Your Health Insurance Policy
Your health insurance policy will have a significant impact on the cost of your ER visit. Some plans have higher deductibles or copayments for ER visits than for regular doctor visits. Additionally, some insurance plans may not cover certain hospital networks, provider networks, or specialty care.
How to Lower Your ER Visit Costs
Choose Care Wisely
If it is not an emergency, consider other alternatives before visiting the ER. For example, if you have back pain, you can visit a chiropractor or a physical therapist instead of the ER. Scheduled visits are usually less expensive than emergency visits.
Understand Your Insurance Policy
Understand your insurance policy and what it covers. Some insurance plans have high deductibles, which means you will have to pay a large sum out of pocket before the insurance company starts paying. If you have a high deductible plan, you might want to consider a health savings account (HSA) or a flexible spending account (FSA).

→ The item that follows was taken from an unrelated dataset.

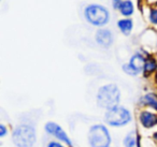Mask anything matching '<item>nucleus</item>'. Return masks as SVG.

Consider Urgent Care Centers
Urgent care centers offer many of the same services as the ER, but they charge less for their services. The average cost of an urgent care center service visit is around $150, compared to the $1,389 average cost of an ER visit. If your condition is not life-threatening, and you don’t have any serious symptoms, an urgent care center visit may be the better choice.
ER visits can be costly, but many factors determine the cost you will ultimately pay. Understanding what you’ll pay for the ER visit, understanding your insurance policy and setting up a payment plan are critical to managing your emergency visit.
List of Common Questions and Answers
- Q: How much does an ER visit cost on average?
- A: According to a 2018 study by the Health Care Cost Institute, the average cost of an ER visit was $1,389.
- Q: Will insurance pay for the cost of an ER visit?
- A: It depends on your insurance policy, but most policies will cover part or all of the cost of an ER visit.
- Q: Can I negotiate the cost of an ER visit?
- A: Yes, some hospitals may offer discounts or payment plans that can help reduce the cost of your ER visit.
- Q: Can I go to an urgent care center instead of the ER?
- A: If your condition is not life-threatening and you don’t have any serious symptoms, an urgent care center visit may be the better choice.
- Q: How do I know which hospital to go to for an ER visit?
- A: Look for a hospital that is covered by your insurance plan and has enough resources to handle your medical emergency.